• _Work instructions_:
Below is a listing. Copy each line of it that holds the word "google".

*** Begin section ***

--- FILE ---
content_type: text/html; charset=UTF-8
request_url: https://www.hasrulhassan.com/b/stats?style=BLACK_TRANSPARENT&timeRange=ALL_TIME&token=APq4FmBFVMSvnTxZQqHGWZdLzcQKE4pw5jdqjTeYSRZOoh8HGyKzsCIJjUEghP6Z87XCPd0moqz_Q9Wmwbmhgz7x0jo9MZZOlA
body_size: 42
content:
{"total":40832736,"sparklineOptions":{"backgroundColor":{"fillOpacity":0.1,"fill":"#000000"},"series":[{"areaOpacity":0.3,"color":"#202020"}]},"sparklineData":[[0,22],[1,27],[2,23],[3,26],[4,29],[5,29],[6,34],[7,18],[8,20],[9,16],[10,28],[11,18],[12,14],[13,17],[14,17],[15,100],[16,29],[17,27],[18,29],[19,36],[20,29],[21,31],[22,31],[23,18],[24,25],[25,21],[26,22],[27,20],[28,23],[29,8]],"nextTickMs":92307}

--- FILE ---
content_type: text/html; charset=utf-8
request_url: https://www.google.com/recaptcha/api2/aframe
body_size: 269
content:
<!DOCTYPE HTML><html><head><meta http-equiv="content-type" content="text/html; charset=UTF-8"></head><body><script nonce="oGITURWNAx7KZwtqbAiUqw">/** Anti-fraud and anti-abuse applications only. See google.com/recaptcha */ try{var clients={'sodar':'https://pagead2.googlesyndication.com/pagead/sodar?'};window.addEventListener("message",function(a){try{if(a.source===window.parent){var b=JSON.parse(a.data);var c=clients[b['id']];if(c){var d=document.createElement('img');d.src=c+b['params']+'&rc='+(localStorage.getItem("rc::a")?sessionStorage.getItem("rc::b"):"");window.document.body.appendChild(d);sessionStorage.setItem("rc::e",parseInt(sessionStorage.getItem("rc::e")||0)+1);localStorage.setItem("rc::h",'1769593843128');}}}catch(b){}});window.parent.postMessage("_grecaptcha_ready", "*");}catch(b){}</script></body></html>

*** End section ***

• _Written response_:
request_url: https://www.google.com/recaptcha/api2/aframe
<!DOCTYPE HTML><html><head><meta http-equiv="content-type" content="text/html; charset=UTF-8"></head><body><script nonce="oGITURWNAx7KZwtqbAiUqw">/** Anti-fraud and anti-abuse applications only. See google.com/recaptcha */ try{var clients={'sodar':'https://pagead2.googlesyndication.com/pagead/sodar?'};window.addEventListener("message",function(a){try{if(a.source===window.parent){var b=JSON.parse(a.data);var c=clients[b['id']];if(c){var d=document.createElement('img');d.src=c+b['params']+'&rc='+(localStorage.getItem("rc::a")?sessionStorage.getItem("rc::b"):"");window.document.body.appendChild(d);sessionStorage.setItem("rc::e",parseInt(sessionStorage.getItem("rc::e")||0)+1);localStorage.setItem("rc::h",'1769593843128');}}}catch(b){}});window.parent.postMessage("_grecaptcha_ready", "*");}catch(b){}</script></body></html>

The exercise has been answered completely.